AXA Global Strategic Bond Fund allows investors to outsource their fixed income allocation to a global team with core expertise in all major markets, and specialists in sectors such as high yield and emerging markets. We bring that together with a global approach managed by a core team in London in a very simple, transparent structure, that helps investors navigate what can be a complex asset class.
What is the main objective of the global strategic bond strategy?
It is a long-only global fixed income strategy, designed to combine the best of government bonds, high quality credit, high yield and emerging market debt in order to deliver attractive risk-adjusted returns.
What makes this fund unique?
It provides a core bond allocation with a very clear, distinct approach. It breaks down the global fixed income universe into three risk buckets:
- Defensive – interest rate sensitive assets such as government bonds
- Intermediate – primarily high quality credit, combining interest rate and credit spread sensitivity
- Aggressive – lower-quality credit and equity-like default risk
We think this adds transparency to our approach and provides clarity for clients in a sometimes complicated and opaque sector.

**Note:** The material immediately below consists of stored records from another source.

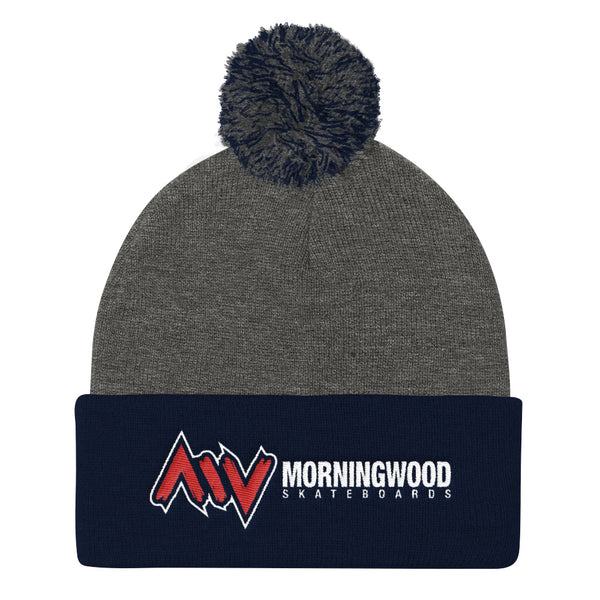 Morning Wood Skateboards New York City Pom Pom Beanie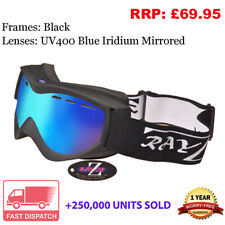 Rayzor Ski Snowboard Goggles Sunglasses Black UV400 Blue Mirrored Lens RRP£69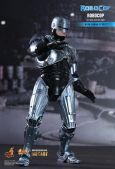 Hot Toys Robocop 09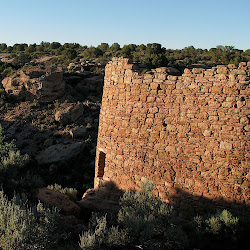 Hovenweep National Mounument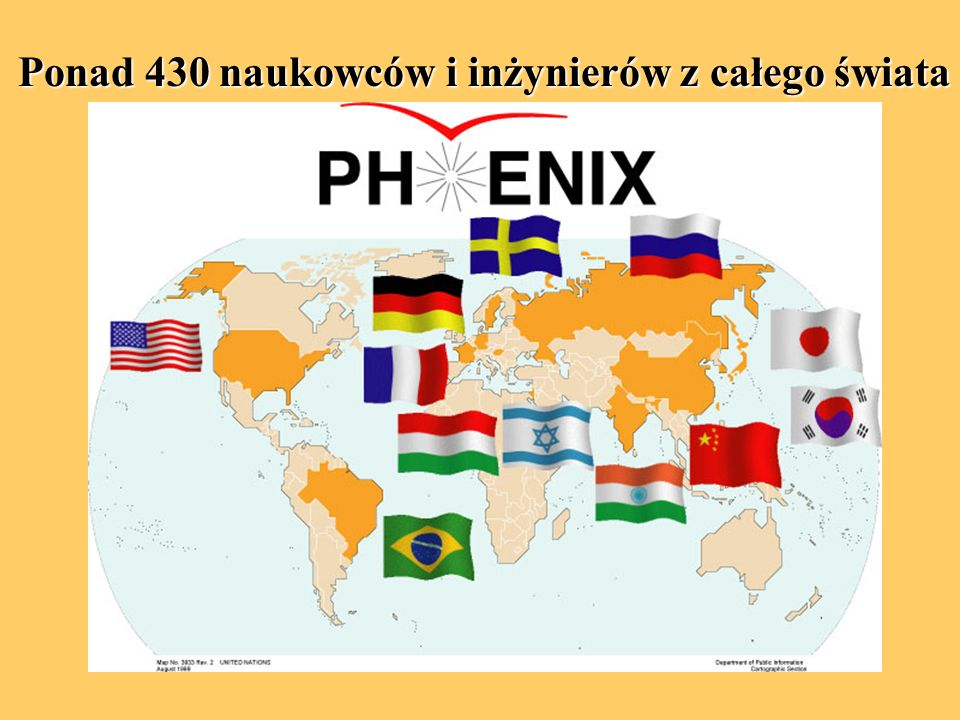 Detektory http://www.phenix.bnl.gov/phenix/WWW/intro/detectors/index.html http://www.phenix.bnl.gov/techpapers.html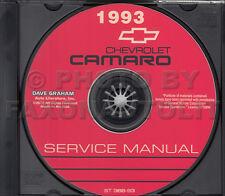 1993 Camaro Shop Manual on CD-ROM Chevrolet Repair Service Z28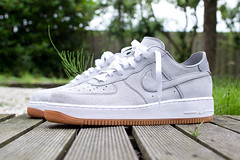 Air Force 1 Deconstruct Grey (Rooog Knows) Tags: up grey one 1 force air low gray pickup sneakers nike kicks pick pickups af1 deconstructed airforce1 rooog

Within that approach, where do you look to add the most value?
What you get with the AXA Global Strategic Bond Fund is your entire global fixed income allocation managed by us within a single portfolio.
This is supported by the scale and depth of AXA IM’s fixed income platform and resources, comprising dedicated teams around the world managing individual, local fixed income assets. We bring that all together within a single strategy, helping clients navigate a lot of the uncertainty over the investment cycle without needing to worry too much about how they asset allocate or manage things like duration or curve positioning.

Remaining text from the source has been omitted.